What’s especially relevant about this is that the whisky and alcohol were diluted down in solutions to give them about the same alcohol concentration as the sake—so the difference wasn’t due to the amount of alcohol the stomach was exposed to. The researchers think that the glucose that’s in both wine and sake may have some protective properties.
Buying: Don’t buy sake in a store unless it’s kept under refrigeration; heat degrades it. And don’t buy sake that doesn’t have the bottling date printed on the label; unlike wine, sake actually gets worse with age.
Flavor: Sake is made from fermented rice in a process similar to beer brewing. Fascinatingly, it turns out that sake’s flavor is profoundly affected by the type of water it’s brewed it. Soft water yields a mellow flavor, while more minerals creates a crisper one. Personally, I’ve always been a little curious about the “serve cold versus warm” (though never hot—apparently this kills the aroma) thing. Here’s my answer: Sakes with a floral or fruity flavor are best drunk cold, while earthier ones with more rice taste can be enjoyed either warm or cold.
Kinds: Sake categories have to do with the degree of the rice kernel polishing. There are three main ones:
- Junmai (about 30% of the outer rice kernel is polished off). Known for fuller, more robust and earthy flavors. Pairs well with food.
- Ginjo (at least 40% of the outer rice kernel is polished off). Lighter, more complex and delicate flavors. Often fruity and floral
- Daiginjo (at least 50% of the outer rice kernel is polished off, and often much more).
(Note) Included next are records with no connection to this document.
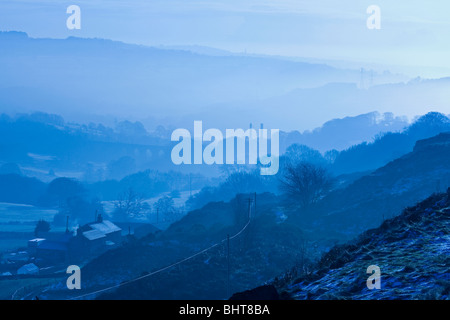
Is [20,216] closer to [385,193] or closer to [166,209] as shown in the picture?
[166,209]

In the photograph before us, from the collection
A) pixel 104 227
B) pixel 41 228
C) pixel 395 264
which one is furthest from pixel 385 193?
pixel 41 228

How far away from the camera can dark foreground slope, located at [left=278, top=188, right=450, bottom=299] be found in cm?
1048

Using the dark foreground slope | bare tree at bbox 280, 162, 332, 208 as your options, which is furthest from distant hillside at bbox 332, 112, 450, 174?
the dark foreground slope

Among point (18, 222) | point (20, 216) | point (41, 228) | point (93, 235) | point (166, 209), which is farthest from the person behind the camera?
point (20, 216)

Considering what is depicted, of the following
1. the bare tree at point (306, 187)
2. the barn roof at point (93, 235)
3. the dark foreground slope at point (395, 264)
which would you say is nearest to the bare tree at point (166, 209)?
the barn roof at point (93, 235)

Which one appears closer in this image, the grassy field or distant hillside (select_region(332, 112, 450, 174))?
the grassy field

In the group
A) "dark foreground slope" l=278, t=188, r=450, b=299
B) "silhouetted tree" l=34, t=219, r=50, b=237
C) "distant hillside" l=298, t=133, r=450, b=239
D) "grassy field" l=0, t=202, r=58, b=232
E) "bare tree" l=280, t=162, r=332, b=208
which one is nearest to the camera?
"dark foreground slope" l=278, t=188, r=450, b=299

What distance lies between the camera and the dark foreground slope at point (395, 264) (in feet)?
34.4

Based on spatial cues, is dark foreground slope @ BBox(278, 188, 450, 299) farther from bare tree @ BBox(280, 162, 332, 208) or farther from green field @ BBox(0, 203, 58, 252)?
green field @ BBox(0, 203, 58, 252)

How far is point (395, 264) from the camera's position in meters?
12.3
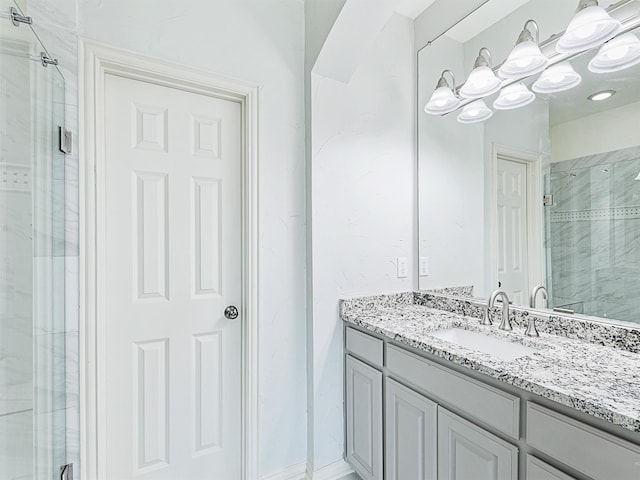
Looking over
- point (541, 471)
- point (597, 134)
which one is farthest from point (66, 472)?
point (597, 134)

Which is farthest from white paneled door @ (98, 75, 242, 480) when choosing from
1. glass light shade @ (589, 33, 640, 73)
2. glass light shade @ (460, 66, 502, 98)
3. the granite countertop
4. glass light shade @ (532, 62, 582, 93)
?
glass light shade @ (589, 33, 640, 73)

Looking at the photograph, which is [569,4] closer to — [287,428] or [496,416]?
[496,416]

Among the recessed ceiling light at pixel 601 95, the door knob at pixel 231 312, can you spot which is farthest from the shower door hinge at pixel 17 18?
the recessed ceiling light at pixel 601 95

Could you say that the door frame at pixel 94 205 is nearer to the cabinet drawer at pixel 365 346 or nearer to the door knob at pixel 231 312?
the door knob at pixel 231 312

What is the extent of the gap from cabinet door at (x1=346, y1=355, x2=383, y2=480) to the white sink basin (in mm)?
396

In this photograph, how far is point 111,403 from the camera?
1426mm

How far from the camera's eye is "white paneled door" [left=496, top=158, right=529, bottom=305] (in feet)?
5.26

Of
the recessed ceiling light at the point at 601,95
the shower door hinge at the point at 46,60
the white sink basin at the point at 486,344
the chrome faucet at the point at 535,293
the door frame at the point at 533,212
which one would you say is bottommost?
the white sink basin at the point at 486,344

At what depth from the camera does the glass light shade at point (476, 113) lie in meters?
1.79

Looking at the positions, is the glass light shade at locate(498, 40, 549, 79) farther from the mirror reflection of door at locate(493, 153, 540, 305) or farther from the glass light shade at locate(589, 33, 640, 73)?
the mirror reflection of door at locate(493, 153, 540, 305)

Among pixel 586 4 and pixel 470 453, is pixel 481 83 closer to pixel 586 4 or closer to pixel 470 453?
pixel 586 4

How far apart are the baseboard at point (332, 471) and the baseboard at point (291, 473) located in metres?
0.04

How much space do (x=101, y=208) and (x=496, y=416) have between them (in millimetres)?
1675

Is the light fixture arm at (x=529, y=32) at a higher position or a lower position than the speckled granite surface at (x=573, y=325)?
higher
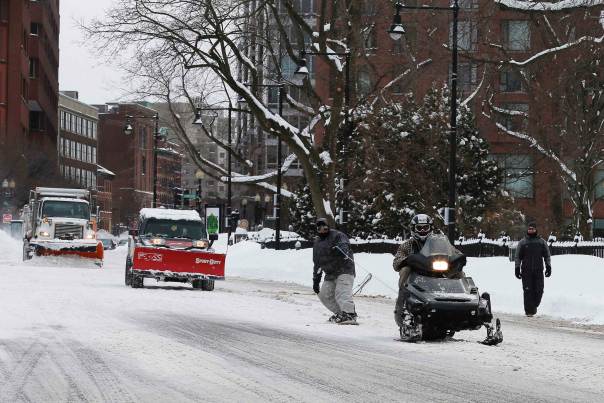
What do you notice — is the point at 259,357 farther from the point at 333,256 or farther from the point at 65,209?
the point at 65,209

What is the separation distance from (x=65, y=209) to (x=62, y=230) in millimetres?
1002

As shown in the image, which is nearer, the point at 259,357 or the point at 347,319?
the point at 259,357

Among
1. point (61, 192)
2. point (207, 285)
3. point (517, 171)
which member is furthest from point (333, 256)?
point (517, 171)

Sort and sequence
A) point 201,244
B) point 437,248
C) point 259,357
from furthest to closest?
point 201,244 < point 437,248 < point 259,357

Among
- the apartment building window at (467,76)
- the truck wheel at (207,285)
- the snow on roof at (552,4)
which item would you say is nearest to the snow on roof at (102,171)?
the apartment building window at (467,76)

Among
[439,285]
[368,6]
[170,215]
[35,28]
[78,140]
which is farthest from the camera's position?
[78,140]

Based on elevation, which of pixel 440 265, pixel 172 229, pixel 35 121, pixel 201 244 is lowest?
pixel 440 265

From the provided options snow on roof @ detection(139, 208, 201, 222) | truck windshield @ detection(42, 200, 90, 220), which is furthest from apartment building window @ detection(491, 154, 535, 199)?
snow on roof @ detection(139, 208, 201, 222)

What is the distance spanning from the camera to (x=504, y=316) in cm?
2494

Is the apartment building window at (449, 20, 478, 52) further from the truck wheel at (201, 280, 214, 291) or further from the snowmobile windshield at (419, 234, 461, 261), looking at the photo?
the snowmobile windshield at (419, 234, 461, 261)

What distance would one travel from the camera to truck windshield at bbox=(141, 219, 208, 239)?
3256 cm

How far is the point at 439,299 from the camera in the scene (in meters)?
17.0

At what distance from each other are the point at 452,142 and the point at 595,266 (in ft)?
18.7

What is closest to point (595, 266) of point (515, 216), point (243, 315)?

Very labor intensive to make. The most complex and refined of the bunch.
*In addition: The cloudy sake you’ll sometimes see is called nigori. The consistency comes from the fact that, unlike most sake, it’s not filtered. Sake is also typically aged, but in the spring, a kind called namazake is released (sort of like Beaujolais). It’s unpasteurized and undiluted.
What to pair with it: There are loads fewer things to think about here than what you hear with wine. The basic rule is to match lighter sakes with lighter dishes and heavier sakes with heavier food. Junmais are a bit fuller and more assertive, so they go well with a variety of food. Ginjos and daiginjos, however, would be served with more delicate dishes. While you can have sake with any cuisine (“anything but pizza” I’m told), it goes especially well with fish, meat, cheese, nuts, and vegetables (Magdalena told me she recently had some at home with a salad—this sounded pretty great to me).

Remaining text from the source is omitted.